Rubber bands in all colors and shapes that kids like to trade and Japanese collectible erasers are the hot items right now, he said.
Boogren, along with partner Jon Goodrich, bought the Cottage Grove store and the Hastings Hallmark store from Ric and Judy Claydon on July 1.
Boogren may have some new stores, but the Cottage Grove resident is definitely not new to the business.
His parents owned a drug store in St. Paul, which expanded to include a Hallmark section in the mid-‘70s, and then Boogren opened his own Hallmark Gold Crown store in White Bear Lake in 1988.
“I grew up in the business, basically,” he said.
The St. Paul store ultimately sold its business to CVS/pharmacy and closed, so Boogren’s company, Borgstrom’s Hallmark (named for the original owner of the St. Paul drug store) now owns three shops.
“It’s a fun business, because we’re really about people sharing their emotions and sharing their feelings,” Boogren said. “It’s a rewarding thing.”
The gift shop business is not without its challenges, Boogren said.
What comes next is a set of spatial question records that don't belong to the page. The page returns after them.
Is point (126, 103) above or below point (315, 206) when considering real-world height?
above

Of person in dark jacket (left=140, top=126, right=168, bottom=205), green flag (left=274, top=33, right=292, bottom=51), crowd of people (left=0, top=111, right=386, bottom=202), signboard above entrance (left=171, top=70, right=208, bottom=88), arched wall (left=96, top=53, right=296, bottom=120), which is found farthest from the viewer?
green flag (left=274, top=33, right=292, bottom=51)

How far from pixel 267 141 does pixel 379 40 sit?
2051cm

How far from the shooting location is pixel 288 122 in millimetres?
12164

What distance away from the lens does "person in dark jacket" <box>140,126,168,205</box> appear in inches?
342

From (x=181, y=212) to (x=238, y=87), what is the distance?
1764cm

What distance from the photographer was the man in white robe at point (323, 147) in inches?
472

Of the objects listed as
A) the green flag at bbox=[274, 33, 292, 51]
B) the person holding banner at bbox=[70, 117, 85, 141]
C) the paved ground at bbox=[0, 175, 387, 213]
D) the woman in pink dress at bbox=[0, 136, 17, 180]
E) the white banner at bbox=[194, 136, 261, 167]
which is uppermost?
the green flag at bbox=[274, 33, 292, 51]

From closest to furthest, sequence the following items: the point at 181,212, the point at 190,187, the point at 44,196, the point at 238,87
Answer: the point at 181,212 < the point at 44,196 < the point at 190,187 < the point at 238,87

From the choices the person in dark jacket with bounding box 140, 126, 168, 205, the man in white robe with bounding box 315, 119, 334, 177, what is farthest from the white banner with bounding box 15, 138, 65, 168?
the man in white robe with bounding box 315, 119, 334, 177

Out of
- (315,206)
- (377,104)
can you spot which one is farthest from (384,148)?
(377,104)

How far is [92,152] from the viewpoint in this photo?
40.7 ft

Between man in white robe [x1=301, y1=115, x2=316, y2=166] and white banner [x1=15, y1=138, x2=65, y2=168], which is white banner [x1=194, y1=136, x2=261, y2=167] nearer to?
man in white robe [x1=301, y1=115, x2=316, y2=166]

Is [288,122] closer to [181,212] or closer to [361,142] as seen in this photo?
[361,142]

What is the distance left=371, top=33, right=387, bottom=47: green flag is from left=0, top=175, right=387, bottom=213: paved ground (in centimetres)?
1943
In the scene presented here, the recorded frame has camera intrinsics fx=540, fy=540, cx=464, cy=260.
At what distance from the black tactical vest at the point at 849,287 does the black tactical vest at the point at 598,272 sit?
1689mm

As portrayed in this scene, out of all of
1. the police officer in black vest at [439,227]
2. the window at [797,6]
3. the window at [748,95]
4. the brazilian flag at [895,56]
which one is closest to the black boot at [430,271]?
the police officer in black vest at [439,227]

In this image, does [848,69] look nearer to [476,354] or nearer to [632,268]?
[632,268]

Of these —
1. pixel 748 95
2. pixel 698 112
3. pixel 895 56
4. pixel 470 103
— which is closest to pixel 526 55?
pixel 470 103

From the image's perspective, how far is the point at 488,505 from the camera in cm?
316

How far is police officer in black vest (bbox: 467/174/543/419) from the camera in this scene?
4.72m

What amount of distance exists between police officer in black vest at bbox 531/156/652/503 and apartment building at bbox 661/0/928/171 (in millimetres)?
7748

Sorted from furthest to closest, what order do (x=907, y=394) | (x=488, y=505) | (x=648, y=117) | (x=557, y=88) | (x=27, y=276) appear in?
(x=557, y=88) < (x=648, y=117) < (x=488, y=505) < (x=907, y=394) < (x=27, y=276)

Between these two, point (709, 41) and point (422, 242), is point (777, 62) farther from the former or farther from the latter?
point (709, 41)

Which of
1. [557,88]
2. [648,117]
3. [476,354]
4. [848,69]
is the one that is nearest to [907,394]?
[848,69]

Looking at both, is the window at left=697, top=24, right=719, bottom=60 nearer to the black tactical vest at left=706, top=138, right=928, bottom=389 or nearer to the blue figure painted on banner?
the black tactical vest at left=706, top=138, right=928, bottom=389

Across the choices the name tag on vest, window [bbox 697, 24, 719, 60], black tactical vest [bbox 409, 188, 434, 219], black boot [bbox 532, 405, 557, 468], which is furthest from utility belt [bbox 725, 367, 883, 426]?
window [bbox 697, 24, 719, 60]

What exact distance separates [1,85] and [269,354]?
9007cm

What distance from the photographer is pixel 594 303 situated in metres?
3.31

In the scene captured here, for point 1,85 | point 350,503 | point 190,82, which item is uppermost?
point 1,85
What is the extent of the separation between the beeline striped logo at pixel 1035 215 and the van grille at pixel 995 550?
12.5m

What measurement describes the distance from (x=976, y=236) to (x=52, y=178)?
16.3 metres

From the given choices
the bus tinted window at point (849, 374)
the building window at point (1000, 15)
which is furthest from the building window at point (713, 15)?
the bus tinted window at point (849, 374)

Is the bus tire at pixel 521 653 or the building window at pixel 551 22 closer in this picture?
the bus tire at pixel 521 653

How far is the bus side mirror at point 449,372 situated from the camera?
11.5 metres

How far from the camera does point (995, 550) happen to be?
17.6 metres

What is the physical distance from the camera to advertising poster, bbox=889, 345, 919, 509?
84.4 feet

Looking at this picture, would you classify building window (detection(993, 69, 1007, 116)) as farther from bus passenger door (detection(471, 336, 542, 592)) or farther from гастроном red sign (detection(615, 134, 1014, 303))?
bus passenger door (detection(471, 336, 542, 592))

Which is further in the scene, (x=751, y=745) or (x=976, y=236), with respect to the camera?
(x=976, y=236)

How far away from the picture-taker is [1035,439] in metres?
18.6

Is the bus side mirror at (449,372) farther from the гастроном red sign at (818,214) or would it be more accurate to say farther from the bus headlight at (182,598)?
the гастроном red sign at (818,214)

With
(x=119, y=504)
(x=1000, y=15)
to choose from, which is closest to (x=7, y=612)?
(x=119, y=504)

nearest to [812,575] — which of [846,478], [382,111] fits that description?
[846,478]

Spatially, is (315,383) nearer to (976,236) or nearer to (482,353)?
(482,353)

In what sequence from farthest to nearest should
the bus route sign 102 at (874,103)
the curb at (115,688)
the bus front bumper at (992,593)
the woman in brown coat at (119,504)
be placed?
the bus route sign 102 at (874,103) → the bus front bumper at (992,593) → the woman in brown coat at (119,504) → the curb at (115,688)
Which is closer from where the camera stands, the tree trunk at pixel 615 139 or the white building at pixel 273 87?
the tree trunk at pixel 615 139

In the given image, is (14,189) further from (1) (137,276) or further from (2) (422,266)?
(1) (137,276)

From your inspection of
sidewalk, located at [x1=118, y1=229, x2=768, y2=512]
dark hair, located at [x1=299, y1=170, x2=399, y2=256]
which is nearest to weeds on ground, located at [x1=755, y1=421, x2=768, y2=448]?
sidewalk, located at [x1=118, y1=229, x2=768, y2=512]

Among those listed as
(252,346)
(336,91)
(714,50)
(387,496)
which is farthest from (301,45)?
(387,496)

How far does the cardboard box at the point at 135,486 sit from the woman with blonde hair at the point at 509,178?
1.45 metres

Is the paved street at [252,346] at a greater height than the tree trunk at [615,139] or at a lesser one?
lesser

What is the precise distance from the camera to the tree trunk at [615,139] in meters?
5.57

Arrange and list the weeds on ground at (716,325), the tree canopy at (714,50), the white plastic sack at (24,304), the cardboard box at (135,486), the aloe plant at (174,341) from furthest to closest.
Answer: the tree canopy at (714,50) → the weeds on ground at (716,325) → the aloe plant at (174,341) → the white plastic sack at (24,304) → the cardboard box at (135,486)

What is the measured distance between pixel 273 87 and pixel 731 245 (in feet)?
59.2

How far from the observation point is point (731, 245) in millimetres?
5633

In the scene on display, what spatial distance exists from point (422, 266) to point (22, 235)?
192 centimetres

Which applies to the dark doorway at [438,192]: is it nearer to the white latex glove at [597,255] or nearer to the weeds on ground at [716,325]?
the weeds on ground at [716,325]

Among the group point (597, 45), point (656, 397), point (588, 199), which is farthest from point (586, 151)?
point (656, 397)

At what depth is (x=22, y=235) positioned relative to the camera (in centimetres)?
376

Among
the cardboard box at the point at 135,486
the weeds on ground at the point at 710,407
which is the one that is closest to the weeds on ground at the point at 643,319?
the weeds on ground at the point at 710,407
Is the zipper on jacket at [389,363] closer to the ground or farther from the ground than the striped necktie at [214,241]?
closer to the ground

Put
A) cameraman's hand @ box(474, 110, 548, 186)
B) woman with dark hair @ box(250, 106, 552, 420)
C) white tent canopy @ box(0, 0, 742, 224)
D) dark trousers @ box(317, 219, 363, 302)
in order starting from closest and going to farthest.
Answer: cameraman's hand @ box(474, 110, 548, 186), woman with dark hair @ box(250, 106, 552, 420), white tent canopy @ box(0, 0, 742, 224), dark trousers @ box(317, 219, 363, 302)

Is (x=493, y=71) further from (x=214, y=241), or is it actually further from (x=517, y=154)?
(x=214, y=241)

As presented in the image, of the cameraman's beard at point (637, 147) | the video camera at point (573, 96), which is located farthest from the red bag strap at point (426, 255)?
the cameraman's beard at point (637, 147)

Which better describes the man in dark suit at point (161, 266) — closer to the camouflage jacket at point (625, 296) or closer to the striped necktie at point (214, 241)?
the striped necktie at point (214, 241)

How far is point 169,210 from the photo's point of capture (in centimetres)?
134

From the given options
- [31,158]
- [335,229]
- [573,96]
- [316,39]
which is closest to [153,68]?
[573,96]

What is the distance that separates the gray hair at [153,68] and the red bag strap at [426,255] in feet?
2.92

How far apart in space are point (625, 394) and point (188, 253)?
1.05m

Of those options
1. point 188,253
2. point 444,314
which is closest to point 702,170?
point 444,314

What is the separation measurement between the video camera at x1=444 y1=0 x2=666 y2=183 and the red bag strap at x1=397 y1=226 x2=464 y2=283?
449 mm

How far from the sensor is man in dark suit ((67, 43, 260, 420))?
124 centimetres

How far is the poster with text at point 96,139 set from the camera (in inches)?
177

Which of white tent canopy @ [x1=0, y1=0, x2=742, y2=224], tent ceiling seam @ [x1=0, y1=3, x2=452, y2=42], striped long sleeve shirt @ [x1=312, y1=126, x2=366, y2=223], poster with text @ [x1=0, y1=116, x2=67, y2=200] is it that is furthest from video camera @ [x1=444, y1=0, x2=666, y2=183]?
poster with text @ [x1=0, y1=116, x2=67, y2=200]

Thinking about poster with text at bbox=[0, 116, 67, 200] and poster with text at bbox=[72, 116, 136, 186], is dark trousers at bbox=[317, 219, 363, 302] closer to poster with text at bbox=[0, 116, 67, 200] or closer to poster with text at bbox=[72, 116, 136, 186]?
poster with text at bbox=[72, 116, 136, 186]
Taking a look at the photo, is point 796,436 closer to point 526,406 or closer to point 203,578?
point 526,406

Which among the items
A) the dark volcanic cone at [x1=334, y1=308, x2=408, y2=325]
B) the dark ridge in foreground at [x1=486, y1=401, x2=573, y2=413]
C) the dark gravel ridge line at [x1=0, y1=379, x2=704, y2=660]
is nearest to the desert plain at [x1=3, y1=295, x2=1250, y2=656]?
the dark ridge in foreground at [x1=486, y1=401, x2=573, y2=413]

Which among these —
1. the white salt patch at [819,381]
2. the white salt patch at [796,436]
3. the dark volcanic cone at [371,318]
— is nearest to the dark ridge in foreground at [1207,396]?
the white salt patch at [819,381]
Sales of greeting cards and collectibles have slowed over the past 10 years, due in part to eBay, which gave collectors an alternative to standing in line at stores.
Instead, the store is selling more women’s fashion accessories like purses, scarves and jewelry, kids items like the rubber bands and erasers and technology-driven products like recordable cards and storybooks.
The global economy also affects the business. Labor and shipping container shortages in China have already delayed his fall shipment by about two weeks, he said.
“You don’t realize how one little business — a gift shop — can actually be involved in the whole global economic system,” he said.
The Hallmark store is located near empty retail space that once housed Home Depot and the CGAA Bingo Hall. That concerned Boogren a little, but he said it reassured him that his other neighbors, American Motorsports Bar and Grill and MGM Liquor Warehouse seemed to be successful.
Still, he said he’d be happy to see something move into the Home Depot site soon, and he plans to stay busy keeping up with the “next big thing” and stocking it in his stores.
“Every time I think I have things figured out, something changes,” he said. “That’s what makes it exciting, because it’s always new and different.”